A quanto pare Caleb era stato chiamato a Madrid per un nuovo incarico di lavoro.

Callisto chiuse la porta alle sue spalle e si diresse verso le scale. «Ragazzi venite, è ora di andare a scuola»

Nessuno rispose. Li chiamò un' altra volta, ma di Sophia ed Austin non vi era traccia. Nonostante facesse molta fatica, con il cuore in gola per la preoccupazione, la donna salì sulla scale. Quando arrivò all'ultimo gradino per poco non scivolò visto che i bambini le saltarono addosso. Mormorò qualcosa sottovoce e si toccò la pancia. Mancavano circa quattro mesi al parto.

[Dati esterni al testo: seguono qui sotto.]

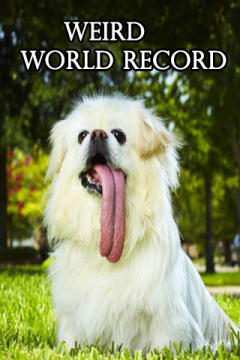 Amazing World Record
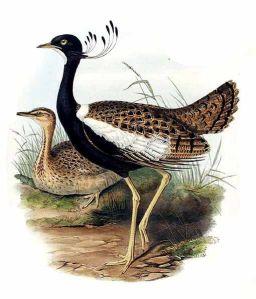 खरमोर - The Lesser Florican का जॉन गोल्ड (1804-1881) का पब्लिक डोमेन में उपलब्ध एक चित्र।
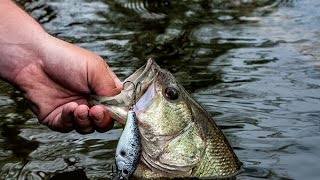Video Catch MORE Fish With this Tip! MP3, 3GP, MP4, WEBM, AVI, FLV Mei 2019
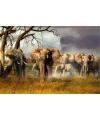 Kinder placemats olifantjes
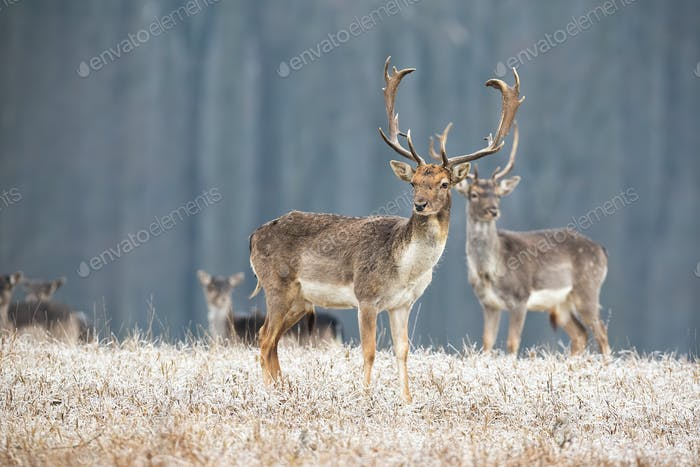 Wild fallow deer stag with antlers standing on a meadow in winter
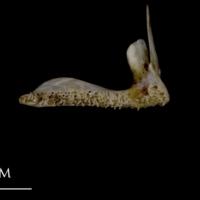Sea scorpion premaxilla medial view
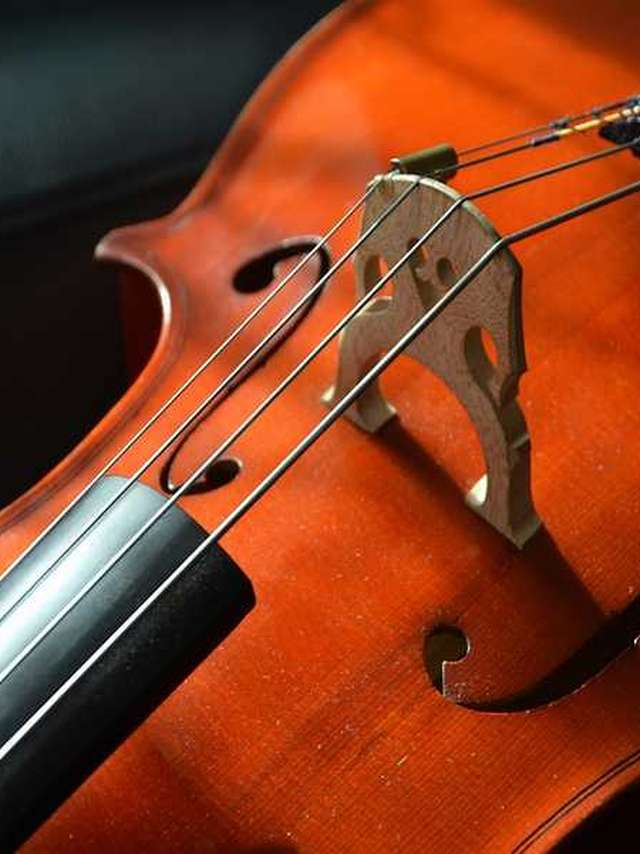 Festival de musique de Pontlevoy - Robert Schumann…. Passionnement, à la folie !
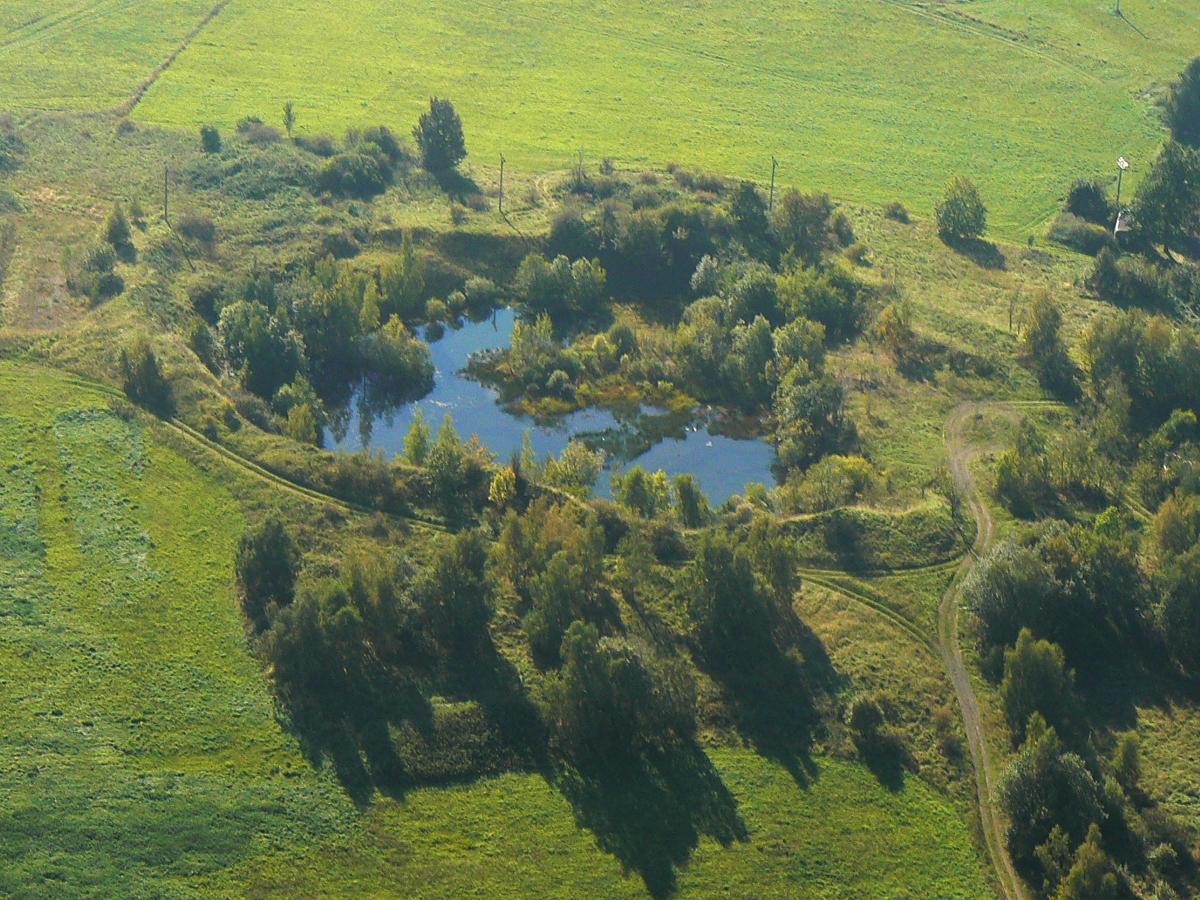 Každý, i velmi malý rybník, je výrazným centrem biodiverzity v přírodě.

Quando pensi che una creatura stia nascendo dentro di te, non puoi fare altro se non essere felice. I bambini solo la cosa pià bella e speciale che Dio ci abbia dato ed essere genitore è una benedizione. Non ci sono parole adeguate nel descrivere la sensazione di tenere nelle proprie braccia un neonato e di toccare le sue piccole manine. Quando stai per diventare madre non puoi provare gioia maggiore, gli occhi ti si riempiono di lacrime ed il petto si alza e si abbassa per l'emozione, la felicità e la trepidazione. Per la prima volta, dopo tanto mesi, quel bambino per Callisto significava una nuova rinascita, un nuovo punto da cui ricominciare.

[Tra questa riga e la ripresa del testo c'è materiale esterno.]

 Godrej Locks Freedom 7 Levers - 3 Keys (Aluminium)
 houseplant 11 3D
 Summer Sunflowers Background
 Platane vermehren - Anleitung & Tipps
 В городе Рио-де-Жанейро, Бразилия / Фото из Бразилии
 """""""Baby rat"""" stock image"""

«Dai su, siamo in ritardo»

Austin e Sophia presero i loro rispettivi zaini e salirono in macchina. Callisto mise in moto l' auto e in meno di dieci minuti era arrivata davanti scuola. «Ci vediamo alle 14:00 ragazzi, a dopo» baciò le loro fronti e li lasciò andare. Attraversò la strada ed una macchina ferma al semaforo rosso attirò la sua attenzione: sul sedile anteriore destro c'era un giacchetto. Quel giacchetto rosso con la bandiera canadese era di Jason, ne era sicura. «Da chi hai preso quella giacca?»

Josè sbatté le mani sul volante. «Non so di cosa lei stia parlando, si sta confondendo»

«No, io ti ho già visto. Eri tu quando una notte mi sono fermata in un pub e casualmente sapevi che fossi incinta. Perché sei in città?»

L' uomo, al scattare del verde, stava per continuare il suo viaggio quando Callisto scese dalla macchina, bloccando il traffico, e gli si posizionò davanti. «Rispondi alla mia domanda»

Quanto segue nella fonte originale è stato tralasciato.